EXERCISE ▸
Please return the lines below unchanged, starting with the line that contains "How large is" and going on through the last line, including both.

PROVIDED RECORDS ▸

--- BEGIN ---

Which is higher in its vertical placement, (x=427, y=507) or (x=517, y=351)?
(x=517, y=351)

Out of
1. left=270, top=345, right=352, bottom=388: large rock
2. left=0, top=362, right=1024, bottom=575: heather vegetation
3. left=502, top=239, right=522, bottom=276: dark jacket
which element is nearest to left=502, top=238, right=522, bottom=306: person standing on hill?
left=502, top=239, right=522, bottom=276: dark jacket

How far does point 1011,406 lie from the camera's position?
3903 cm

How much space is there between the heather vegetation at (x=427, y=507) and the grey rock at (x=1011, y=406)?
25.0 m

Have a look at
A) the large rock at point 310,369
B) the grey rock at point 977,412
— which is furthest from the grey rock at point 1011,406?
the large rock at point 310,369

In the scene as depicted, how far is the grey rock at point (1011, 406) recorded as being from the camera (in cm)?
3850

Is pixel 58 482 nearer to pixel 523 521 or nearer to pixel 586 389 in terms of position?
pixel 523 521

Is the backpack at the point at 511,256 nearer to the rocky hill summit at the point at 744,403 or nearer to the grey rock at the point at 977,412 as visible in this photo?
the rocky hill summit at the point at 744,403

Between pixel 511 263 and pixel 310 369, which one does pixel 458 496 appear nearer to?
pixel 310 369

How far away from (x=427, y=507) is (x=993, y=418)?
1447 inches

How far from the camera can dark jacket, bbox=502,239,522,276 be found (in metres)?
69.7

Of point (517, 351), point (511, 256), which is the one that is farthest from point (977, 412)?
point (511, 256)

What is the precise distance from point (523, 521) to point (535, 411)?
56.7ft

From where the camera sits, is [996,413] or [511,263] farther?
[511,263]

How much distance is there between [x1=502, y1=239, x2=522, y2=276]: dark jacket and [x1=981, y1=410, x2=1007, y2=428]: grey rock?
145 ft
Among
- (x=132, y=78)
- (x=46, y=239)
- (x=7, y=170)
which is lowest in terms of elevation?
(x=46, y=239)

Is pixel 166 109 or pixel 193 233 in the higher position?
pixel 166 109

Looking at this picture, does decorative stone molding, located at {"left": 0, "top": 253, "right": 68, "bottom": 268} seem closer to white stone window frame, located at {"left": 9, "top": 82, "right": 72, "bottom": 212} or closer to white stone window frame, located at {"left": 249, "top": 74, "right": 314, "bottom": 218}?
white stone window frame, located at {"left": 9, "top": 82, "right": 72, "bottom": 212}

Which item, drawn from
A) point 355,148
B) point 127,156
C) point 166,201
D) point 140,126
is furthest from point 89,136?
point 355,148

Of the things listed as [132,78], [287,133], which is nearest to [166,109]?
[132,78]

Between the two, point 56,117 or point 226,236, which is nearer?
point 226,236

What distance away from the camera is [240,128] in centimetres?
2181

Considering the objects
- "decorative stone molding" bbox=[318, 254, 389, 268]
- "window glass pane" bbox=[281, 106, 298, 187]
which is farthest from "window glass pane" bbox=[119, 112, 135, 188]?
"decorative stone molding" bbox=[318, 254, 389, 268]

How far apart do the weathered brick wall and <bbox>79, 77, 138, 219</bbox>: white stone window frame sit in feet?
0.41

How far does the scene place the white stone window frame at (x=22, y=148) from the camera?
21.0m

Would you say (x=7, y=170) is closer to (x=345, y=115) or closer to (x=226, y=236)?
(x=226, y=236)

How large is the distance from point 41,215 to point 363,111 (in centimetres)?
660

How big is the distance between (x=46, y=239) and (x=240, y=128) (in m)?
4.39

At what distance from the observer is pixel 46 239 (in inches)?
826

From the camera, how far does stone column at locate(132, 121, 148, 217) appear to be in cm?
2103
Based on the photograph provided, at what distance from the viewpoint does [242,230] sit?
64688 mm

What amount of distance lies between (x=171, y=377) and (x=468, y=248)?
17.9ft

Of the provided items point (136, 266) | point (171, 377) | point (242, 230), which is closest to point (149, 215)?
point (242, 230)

--- END ---

RESPONSE BELOW ▸
How large is the distance from point 41,215 to point 363,111 (in centimetres)?
660

How big is the distance between (x=46, y=239) and (x=240, y=128) (in m)?
4.39

At what distance from the observer is pixel 46 239 (in inches)?
826

From the camera, how far does stone column at locate(132, 121, 148, 217) appear to be in cm?
2103
Based on the photograph provided, at what distance from the viewpoint does [242,230] sit?
64688 mm

What amount of distance lies between (x=171, y=377) and (x=468, y=248)?
17.9ft

Of the provided items point (136, 266) | point (171, 377) | point (242, 230), which is closest to point (149, 215)?
point (242, 230)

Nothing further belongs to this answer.